I posit they need to become both. Not the Ritz Carlton, per se, but for healing’s sake, they need to be overtly hospitable and highly efficient. There is an expression that hospitals are terrible places for sick people. It’s said tongue-in-cheek, but true nonetheless. It’s long been inferred: stabilize me and get me the hell out so I can heal in an environment actually conducive to healing.
It’s not just a marketing push that drives the higher comfort standards of hospitals; it’s that these amenities promote a positive state of mind which, in turn, supports recovery and deep healing. At the end of the day, it is consumer demand that drives these sea changes. Why would an organization not message these attributes and areas of differentiation to leverage a competitive edge?
Today’s consumer patients and medical providers are progressive. They understand, through prior collaboration, that healing advantages come in a variety of packages.
It is clear Caplan wants the best for all. No one is arguing he doesn’t, but limited views and 20th-century thinking does not play well in today’s fast-evolving healthcare marketplace.
“Overall, I don’t want to replace medical ethics and medical professionalism with business jargon and business ethics… it starts to make them [physicians] feel more like pawns or agents, without professional standing and without the respect and authority that go with the profession.”
These things are not mutually exclusive. Physician providers will retain their ethical standing and professionalism if they are able to authentically connect with their consumer patients and help them get well.
Patients as savvy health consumers, doctors as engaging medical services providers = collaboration over pure consultation.
We cannot stop change.
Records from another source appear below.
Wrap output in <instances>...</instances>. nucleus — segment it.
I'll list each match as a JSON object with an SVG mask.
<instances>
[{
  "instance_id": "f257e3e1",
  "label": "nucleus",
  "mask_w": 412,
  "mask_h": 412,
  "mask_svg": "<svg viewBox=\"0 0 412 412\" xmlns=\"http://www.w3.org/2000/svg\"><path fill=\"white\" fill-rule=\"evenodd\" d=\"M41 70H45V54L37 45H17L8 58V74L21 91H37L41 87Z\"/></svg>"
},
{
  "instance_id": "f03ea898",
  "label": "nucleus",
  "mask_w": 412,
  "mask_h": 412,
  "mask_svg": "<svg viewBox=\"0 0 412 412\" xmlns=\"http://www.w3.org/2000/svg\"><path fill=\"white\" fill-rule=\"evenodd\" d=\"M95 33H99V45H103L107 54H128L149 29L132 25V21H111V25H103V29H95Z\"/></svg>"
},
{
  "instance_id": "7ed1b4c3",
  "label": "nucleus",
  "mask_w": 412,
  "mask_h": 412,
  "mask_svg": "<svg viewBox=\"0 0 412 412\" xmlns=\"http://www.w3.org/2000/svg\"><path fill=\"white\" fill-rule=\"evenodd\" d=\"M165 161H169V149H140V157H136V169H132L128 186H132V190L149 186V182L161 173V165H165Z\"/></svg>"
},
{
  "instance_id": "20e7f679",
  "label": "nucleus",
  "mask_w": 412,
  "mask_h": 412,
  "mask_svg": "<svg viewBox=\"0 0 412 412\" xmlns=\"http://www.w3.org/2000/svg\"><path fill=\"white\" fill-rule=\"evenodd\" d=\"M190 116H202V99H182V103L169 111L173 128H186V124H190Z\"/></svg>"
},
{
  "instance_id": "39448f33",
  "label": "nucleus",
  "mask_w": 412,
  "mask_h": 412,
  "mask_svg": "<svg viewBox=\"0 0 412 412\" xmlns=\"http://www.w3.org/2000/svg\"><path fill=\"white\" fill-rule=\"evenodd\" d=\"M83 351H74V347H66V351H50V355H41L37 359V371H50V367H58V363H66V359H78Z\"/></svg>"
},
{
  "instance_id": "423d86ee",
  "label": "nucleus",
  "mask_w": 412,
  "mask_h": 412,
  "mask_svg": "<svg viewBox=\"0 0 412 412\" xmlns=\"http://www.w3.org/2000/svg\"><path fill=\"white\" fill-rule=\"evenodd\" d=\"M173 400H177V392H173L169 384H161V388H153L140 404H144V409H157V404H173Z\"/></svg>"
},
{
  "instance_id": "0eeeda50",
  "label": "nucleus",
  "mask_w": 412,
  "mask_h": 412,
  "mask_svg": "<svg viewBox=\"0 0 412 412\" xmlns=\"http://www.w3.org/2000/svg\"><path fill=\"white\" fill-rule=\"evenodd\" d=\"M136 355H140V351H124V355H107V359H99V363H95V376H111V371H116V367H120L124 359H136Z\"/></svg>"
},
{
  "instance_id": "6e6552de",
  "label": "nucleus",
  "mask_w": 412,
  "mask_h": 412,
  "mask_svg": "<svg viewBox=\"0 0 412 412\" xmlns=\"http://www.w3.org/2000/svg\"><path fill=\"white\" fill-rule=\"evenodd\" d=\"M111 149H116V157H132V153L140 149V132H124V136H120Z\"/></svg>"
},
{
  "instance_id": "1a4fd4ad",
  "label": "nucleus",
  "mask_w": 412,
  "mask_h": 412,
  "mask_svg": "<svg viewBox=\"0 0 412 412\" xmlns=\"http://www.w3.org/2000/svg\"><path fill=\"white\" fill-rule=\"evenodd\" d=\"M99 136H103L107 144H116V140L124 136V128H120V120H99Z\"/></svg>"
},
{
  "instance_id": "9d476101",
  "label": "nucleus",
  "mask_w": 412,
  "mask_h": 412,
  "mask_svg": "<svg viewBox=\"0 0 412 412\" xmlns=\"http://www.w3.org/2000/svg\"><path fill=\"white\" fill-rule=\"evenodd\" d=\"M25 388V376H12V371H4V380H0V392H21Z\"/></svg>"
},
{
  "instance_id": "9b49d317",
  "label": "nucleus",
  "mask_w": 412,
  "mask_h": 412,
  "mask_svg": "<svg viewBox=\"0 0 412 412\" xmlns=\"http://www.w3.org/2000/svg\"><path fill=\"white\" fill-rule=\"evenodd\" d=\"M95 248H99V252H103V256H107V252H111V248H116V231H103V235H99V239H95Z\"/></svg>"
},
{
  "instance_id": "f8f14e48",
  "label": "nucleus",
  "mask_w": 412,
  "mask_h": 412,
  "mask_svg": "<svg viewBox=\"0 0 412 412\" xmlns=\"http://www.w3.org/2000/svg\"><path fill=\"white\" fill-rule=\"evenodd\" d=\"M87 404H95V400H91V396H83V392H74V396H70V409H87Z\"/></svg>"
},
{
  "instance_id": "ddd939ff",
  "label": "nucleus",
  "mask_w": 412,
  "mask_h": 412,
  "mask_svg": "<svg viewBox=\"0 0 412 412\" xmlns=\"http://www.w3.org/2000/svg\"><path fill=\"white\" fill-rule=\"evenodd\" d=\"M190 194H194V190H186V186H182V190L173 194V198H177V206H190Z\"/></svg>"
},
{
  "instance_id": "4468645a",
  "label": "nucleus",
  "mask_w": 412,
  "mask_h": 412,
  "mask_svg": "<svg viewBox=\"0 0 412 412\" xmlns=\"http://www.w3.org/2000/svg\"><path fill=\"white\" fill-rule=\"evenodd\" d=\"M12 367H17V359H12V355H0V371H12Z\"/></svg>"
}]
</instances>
As each day unfolds, medicine delivery evolves organically. It always has. Ultimately, doctors take care of patients. Patients are cared for by doctors. The way this is executed today is completely different than one-hundred years ago, fifty years ago, ten years ago, and last month.
The patients of the future—and many in the here and now—are in control of their health creation powers and healthcare services. The tools are here and are becoming more robust. Cost transparency is on its way. Progress need not be an enemy of professionalism or ethics. Neither does collaboration weaken a structure.
The doctors of the future—and many in the here and now—are opening doors to new delivery systems. Their ‘call to serve’ and their ‘drive to heal’ will continue to be informed by technology and be supported by establishing the needs of both the patient as savvy consumers and physicians as engaging and collaborative medical professionals.
This shift is happening right before our eyes. Blink and you’ll miss the subtle changes that mark the continuous evolution of a system.